The FAA revealed the near-miss at a drone conference in San Francisco last week. It occurred last March, about 2,300 feet above ground near the Tallahassee Regional Airport. The airline pilot said he was so close to the drone that he thought the two aircraft collided, but that wasn’t the case and no damage was found on the airliner. It’s still unclear as to the operator of the drone—government or civilian.
The head of the FAA’s unmanned aircraft office, Jim Williams, said the government is working as fast as it can but says, “the regulatory process is very slow and deliberative.” A spokesperson for a drone trade association said most operators run their aircraft safely, but without guidelines from the FAA, Gretchen Williams told an interviewer “…it’s almost a free for all.” And she cautions the lack of rules makes incidents like this one increasingly likely.
So more and more operators have simply chosen to flaunt the FAA’s admonition that drones not be used commercially until the rules are issued. This is increasingly true among those who fly drones and provide news footage to broadcast outlets. A growing number of TV station news chiefs are saying if they’re offered pictures of a news event shot by a drone, such as the recent aftermath of the Alabama tornadoes and Florida Panhandle floods, they’ll use it and worry about any consequences later.
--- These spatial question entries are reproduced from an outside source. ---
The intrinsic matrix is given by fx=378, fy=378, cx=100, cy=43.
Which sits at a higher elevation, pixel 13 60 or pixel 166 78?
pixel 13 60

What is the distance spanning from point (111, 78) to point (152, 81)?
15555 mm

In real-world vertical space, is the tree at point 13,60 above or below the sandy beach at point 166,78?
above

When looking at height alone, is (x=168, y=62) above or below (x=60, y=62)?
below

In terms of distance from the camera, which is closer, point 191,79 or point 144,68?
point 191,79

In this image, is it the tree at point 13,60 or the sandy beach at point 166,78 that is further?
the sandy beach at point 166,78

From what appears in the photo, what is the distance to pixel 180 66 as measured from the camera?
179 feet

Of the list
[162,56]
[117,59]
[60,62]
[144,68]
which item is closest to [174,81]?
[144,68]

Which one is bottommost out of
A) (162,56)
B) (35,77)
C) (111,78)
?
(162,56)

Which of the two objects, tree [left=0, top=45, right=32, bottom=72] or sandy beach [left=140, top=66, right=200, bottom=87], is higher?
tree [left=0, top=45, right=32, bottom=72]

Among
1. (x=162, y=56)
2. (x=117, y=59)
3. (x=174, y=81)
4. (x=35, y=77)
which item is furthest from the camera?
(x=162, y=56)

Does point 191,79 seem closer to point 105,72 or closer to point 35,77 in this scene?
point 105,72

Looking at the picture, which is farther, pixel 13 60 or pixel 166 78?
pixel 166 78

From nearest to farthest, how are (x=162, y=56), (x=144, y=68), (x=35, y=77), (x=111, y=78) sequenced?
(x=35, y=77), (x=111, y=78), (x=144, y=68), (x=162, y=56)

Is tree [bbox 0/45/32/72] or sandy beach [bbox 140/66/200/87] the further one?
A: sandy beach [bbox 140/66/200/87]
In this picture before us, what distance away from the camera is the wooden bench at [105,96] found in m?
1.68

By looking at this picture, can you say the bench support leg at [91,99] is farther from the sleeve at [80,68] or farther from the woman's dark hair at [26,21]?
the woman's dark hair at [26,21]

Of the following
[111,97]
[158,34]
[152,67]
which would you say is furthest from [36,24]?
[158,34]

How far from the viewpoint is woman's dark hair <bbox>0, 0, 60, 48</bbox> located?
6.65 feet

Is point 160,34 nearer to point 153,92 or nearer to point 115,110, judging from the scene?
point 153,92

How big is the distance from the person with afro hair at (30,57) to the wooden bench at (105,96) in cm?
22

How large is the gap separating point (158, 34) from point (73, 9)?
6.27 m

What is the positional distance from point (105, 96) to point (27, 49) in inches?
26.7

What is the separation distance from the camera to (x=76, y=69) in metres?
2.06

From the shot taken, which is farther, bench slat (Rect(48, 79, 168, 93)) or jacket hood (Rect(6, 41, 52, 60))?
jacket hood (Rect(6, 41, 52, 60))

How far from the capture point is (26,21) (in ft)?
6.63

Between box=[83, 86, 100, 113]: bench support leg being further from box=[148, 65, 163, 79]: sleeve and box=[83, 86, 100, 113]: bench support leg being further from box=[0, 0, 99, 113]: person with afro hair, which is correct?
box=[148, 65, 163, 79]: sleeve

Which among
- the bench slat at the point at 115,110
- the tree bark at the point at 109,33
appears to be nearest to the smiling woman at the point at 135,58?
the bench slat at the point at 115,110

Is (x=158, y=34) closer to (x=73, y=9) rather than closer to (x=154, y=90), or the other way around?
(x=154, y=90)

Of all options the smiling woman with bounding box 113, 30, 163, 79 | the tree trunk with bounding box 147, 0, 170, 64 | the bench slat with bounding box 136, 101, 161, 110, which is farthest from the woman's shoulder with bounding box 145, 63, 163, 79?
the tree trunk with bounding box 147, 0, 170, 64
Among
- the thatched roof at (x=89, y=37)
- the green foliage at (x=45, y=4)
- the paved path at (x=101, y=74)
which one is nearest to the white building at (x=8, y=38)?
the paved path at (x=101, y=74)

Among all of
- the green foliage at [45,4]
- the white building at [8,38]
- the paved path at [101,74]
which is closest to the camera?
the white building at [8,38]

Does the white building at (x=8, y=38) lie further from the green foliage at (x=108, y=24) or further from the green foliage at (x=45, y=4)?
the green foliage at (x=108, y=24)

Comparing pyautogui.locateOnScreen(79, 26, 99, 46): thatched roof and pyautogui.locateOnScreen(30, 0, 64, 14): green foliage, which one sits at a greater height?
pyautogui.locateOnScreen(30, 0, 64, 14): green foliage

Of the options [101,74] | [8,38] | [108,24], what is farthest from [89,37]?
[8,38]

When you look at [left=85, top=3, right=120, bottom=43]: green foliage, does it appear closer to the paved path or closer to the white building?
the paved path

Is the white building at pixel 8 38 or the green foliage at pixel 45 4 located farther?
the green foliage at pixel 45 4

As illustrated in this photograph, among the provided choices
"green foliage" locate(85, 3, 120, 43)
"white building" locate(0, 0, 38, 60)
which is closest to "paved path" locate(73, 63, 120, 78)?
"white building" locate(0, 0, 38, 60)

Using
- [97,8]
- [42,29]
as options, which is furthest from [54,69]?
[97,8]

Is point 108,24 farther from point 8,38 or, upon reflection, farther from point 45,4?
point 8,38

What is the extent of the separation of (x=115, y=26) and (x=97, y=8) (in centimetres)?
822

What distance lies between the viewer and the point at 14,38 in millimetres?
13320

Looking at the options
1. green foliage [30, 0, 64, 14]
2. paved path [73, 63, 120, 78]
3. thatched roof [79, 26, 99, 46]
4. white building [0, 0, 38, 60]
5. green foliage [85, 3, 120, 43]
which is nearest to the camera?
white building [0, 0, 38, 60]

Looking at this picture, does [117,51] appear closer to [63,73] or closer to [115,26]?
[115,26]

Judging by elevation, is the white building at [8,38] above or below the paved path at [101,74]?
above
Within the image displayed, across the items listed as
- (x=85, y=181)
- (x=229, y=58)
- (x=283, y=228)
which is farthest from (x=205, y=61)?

RTDNA continues to work alongside other news organizations to press the FAA for decisive action to lay out the parameters for commercial drones, including a brief we filed with the NTSB outlining our concerns. All of us believe safety—in the air and on the ground—is the top priority. Rulemaking by the FAA as soon as possible is what’s needed to insure a safe operating environment for these aircraft which provide an important dimension to our news coverage and to the public’s right to know.
Let’s hope this incident provides even more urgency to moving the issue ahead, rather than fuel any smoldering embers of the anti-drone fire.